The lateness of the tape and the heavy trading suggests that both institutions and individuals were selling heavily, especially in early trading. i
"A 100-share trade takes up just as much time on the tape as a 10,000-share trade," one analyst noted.
Because rising interest rates make it increasingly expensive for individuals to buy stocks on margin (that is to borrow from their broker some portion of the cost of the stock), individuals may have decided to bail out today after losses on Monday and Tuesday, another analyst suggested.
"You can ignore rising interest rates when stock prices are rising as they have been most of the year," Zinder said. But when prices start to fall at the same time the interest brokers charge their customers rises, selling will increase.
Many large banks raised their broker loan rates a percentage point or more Tuesday at the same time the banks raised their prime lending rate to corporate borrowers.
Brokers generally borrow funds from banks, add several percentage points to the loan and re-lend to customers who maintain so-called margin accounts. Margin account interest rates are now near 17 percent.
As on Tuesday, few industries or stocks escaped a decline. Only 131 stocks rose in price today, while 1,658 declined. On the American Stock Exchange, 49 issues advanced and 766 declined.
The American Exchange also had a record trading day, as 13.23 million shares changed hands. The previous record was 11.4 million shares on Dec. 31, 1969.
But both exchanges recorded their lows for the day around 2 p.m. and prices began to rise as investors saw chances to buy some bargains. The recovery first became apparent among what are commonly called "blue chips," the richest and best-capitalized companies.
Texaco Inc., one of the most active on the New York Exchange, closed at $29.625 a share, down 25 cents. It had been much lower in earlier trading.

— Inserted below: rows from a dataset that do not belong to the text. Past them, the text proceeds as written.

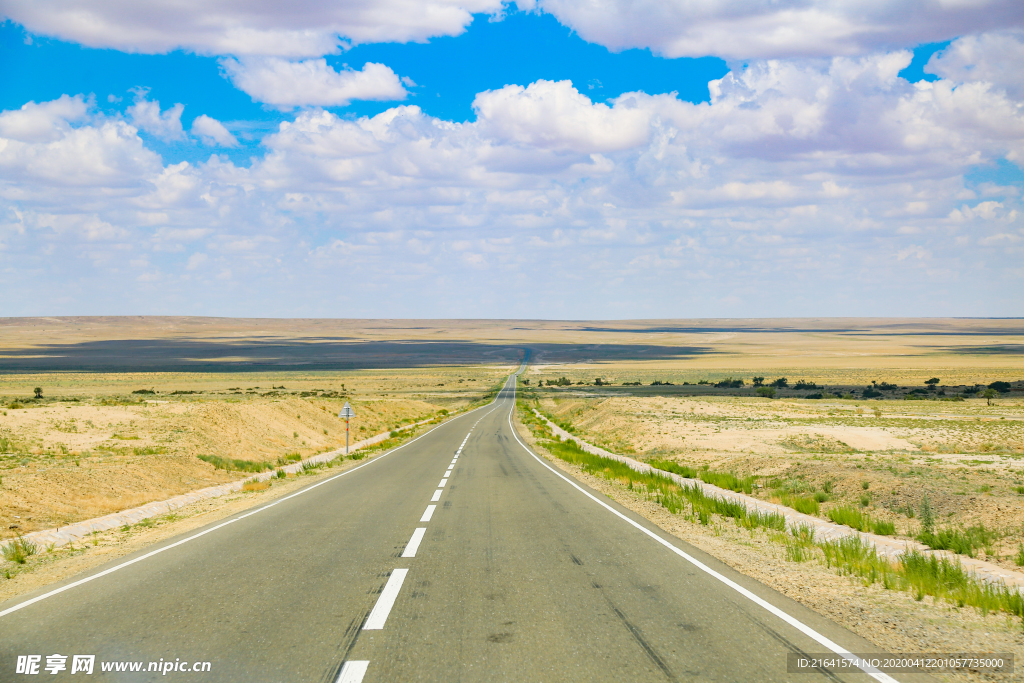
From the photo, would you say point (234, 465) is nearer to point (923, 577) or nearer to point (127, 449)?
point (127, 449)

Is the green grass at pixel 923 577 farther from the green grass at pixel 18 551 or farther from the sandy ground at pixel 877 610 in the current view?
the green grass at pixel 18 551

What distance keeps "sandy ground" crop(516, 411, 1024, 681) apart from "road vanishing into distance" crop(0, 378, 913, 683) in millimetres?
311

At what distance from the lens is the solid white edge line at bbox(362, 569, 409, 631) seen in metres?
6.68

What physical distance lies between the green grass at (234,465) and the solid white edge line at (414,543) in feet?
51.4

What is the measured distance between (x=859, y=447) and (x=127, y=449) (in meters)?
31.2

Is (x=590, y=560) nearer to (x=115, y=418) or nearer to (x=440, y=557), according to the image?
(x=440, y=557)

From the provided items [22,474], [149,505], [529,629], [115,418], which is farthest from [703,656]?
[115,418]

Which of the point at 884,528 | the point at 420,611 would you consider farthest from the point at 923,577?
the point at 420,611

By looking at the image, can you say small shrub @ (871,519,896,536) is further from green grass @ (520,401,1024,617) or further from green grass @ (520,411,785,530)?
green grass @ (520,411,785,530)

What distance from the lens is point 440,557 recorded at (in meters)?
9.51

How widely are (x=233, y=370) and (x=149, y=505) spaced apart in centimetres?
13212

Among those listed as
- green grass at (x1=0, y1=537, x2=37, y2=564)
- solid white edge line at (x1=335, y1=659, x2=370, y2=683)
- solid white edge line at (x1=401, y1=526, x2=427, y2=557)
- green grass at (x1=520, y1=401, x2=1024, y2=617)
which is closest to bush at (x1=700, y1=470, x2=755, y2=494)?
green grass at (x1=520, y1=401, x2=1024, y2=617)

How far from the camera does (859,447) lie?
31.8 metres

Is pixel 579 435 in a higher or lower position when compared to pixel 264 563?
lower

Other active stocks, such as IBM -- which is in the midst of trying to sell $1 billion of notes and debentures -- also closed below their Tuesday closing price but above their lowest level of the day.
One of the few companies to gain was CBS, closing up 75 cents a share at $50. The company announced today that it would enter the motion pictures business.
Hutton's Zinder said the rally near the close of trading today may mean that the stock market has reached the end of the decline triggered by the Federal Reserve actions.
In large part, the panic selling of stocks this week reflects investor uncertainty about whether the tight-money policy will result in a serious recession. In general, however, recessions have been good for stock prices, after an initial decline when slower economic grwoth results in lower corporate earnings.
However, one analyst cautioned, while the market might have over-reacted to the new Fed policy this week, the grounds for a strong recovery are not there yet until investors can see whether the Fed is successful in its latest try at reducing inflation.
The New York Stock Exchange index was down one point at 59.53. It fell 2.05 on Tuesday.
The american Stock Exchange index was off 7.50 today, closing at 212.65. It fell 12.26 Tuesday.
Like the Dow Jones Industrial Average, the American index hit its yearly peak last Friday, when is closed at 235.15.
In the over-the-counter market, the National Association of Securities Dealers NASDAQ index closed down 5.89 at 139.31.
At least one new stock issue was postponed because of the hectic market situation. Montana-Dakota Utiltities Co. said it would defer temporarily an 850,000-share offering scheduled for today. The company set no new sale date.